What the task requires | Lay out the records from the line containing "Is the point" through the end of the records as a Markdown table with the columns Row and Line. Number each row and leave out blank lines.
[Begin Record excerpts]
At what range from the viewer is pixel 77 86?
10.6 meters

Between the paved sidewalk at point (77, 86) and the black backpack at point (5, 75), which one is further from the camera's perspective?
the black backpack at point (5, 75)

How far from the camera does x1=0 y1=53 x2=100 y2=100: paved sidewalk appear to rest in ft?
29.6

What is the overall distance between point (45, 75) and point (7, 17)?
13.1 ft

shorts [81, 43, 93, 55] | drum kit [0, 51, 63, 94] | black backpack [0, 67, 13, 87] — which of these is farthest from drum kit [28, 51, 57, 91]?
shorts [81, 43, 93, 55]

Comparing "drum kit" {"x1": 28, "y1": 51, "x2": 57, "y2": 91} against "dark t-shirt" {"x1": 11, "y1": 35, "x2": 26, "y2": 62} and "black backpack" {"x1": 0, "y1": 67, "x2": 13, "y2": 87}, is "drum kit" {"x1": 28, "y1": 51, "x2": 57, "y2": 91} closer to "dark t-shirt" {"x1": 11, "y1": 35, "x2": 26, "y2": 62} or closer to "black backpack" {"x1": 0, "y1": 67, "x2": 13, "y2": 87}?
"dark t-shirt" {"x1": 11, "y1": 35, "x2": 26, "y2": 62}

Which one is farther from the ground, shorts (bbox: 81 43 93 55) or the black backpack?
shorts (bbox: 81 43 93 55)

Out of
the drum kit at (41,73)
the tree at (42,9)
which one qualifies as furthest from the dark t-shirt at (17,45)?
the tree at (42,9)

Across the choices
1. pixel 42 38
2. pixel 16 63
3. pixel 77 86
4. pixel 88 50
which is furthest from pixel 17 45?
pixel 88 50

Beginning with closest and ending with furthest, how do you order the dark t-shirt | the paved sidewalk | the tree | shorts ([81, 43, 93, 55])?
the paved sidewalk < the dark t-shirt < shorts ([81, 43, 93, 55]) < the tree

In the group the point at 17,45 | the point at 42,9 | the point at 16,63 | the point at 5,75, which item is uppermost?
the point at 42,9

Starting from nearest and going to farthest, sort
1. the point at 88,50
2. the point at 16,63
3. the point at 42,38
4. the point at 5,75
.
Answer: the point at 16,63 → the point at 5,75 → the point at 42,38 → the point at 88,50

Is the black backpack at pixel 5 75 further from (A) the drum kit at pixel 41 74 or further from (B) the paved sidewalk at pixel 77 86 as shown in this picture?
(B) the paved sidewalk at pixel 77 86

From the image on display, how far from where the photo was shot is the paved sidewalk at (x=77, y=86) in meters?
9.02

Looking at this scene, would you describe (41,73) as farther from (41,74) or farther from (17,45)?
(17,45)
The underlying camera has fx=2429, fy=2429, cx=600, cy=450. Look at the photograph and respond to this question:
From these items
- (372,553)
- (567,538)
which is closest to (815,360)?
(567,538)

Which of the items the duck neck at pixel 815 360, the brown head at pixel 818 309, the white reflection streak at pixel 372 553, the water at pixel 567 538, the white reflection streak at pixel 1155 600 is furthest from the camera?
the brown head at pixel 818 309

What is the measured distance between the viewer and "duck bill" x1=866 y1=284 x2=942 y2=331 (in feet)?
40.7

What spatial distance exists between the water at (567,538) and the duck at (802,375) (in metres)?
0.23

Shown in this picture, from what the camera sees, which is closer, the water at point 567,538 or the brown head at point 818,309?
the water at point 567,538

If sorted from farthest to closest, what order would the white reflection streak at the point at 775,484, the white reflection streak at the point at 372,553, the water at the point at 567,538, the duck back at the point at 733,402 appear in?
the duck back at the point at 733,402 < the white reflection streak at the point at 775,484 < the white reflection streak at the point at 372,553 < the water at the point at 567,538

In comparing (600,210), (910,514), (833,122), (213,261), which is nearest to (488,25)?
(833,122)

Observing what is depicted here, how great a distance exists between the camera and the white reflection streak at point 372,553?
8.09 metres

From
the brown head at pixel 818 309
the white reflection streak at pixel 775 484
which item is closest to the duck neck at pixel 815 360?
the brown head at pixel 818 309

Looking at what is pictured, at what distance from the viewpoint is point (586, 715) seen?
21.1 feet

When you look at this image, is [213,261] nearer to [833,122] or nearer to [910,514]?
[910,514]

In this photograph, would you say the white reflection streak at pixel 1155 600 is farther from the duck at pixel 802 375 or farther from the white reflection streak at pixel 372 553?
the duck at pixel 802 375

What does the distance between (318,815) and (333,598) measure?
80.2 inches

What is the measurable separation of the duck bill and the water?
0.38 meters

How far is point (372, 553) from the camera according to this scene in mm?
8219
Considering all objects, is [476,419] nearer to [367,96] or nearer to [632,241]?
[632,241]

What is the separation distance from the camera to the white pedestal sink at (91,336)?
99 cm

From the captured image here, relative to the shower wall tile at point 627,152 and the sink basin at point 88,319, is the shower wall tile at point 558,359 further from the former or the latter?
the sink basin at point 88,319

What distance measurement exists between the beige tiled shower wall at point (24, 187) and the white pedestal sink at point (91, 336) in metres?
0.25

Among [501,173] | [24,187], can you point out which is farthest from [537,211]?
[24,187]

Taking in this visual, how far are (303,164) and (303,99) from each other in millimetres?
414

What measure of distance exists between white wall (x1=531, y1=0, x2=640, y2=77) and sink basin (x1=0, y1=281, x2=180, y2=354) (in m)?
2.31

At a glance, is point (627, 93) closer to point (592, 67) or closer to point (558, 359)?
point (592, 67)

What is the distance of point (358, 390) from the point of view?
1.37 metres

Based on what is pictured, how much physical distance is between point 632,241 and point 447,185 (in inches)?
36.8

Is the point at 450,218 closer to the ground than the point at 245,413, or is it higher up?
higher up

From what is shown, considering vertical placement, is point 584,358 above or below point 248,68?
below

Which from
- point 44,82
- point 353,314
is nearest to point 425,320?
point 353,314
[End Record excerpts]
Solution below |
| Row | Line |
|---|---|
| 1 | Is the point at 450,218 closer to the ground than the point at 245,413, or is it higher up? |
| 2 | higher up |
| 3 | From what is shown, considering vertical placement, is point 584,358 above or below point 248,68? |
| 4 | below |
| 5 | Which from |
| 6 | - point 44,82 |
| 7 | - point 353,314 |
| 8 | is nearest to point 425,320? |
| 9 | point 353,314 |